Response 3: During the study, the mean weight change of the patients in the PD group was statistically significant (p=0.005). Although it was increased at the end of the study in PDE group, that difference could not reach statistical significance (p=0.074). This may be due to limited number of patients in the study and increased energy expenditure with the exercise program in PDE group.

    Although various BMI ranges have been proposed over the years for what is considered normal in the geriatric population, the prevailing consensus suggests that the normal BMI in older adults differs from that observed in younger populations. A recent meta-analysis has indicated that the BMI range of 23-28 kg/m² is the most strongly associated with lower mortality and disability, and as such, may be considered optimal for the geriatric population.

Changes applied and reference added at page 9, line 306-308

Comments 4: Mention the changes in fat free mass and fat mass detected by BIA during the intervention in addition to ASMI. These should be associated to changes in body weight (see above) and the effects on body composition should be discussed.
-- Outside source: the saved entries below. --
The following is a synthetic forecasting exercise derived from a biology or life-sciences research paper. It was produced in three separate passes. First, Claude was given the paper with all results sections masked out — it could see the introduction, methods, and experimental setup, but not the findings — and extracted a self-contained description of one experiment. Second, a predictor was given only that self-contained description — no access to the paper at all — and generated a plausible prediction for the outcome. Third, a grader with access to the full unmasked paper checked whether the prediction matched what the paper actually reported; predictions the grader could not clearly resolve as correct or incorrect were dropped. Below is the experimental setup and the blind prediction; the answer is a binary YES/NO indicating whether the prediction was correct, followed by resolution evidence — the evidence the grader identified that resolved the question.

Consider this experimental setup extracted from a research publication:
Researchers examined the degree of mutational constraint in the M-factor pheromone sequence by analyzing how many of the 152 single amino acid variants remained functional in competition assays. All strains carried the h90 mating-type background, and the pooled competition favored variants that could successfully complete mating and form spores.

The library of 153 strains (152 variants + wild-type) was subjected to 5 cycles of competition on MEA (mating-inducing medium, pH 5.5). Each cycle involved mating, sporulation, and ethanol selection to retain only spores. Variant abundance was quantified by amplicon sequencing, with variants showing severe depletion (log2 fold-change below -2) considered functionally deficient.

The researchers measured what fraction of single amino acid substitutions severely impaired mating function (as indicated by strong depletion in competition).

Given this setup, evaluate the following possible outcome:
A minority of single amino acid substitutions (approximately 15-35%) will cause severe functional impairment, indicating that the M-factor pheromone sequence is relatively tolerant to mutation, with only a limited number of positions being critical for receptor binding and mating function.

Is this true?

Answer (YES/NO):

Response 4: Unfortunately, parameters of fat-free mass and fat mass could not be obtained retrospectively. BIA measurements on fat mass were not included in the analysis.

Comments 5: In methods, it is stated that TUG > 20 sec is associated with poor performance. The TUG values are 13,6 and 15,0 sec, but I do not understand how 100% and 90% low physical performance was found in the groups.

Response 5: Due to the definition in the methods section, the patients' initial mean TUG values cannot be classified as low physical performance. This incorrect statement in the results section is removed.

Round 2

Reviewer 2 Report

Comments and Suggestions for Authors

Thanks for the comments. I agree with the comments. It is a pity that fat mass data are not available anymore. I would prefer to see body weight data as well. I agree with the comments regarding BMI.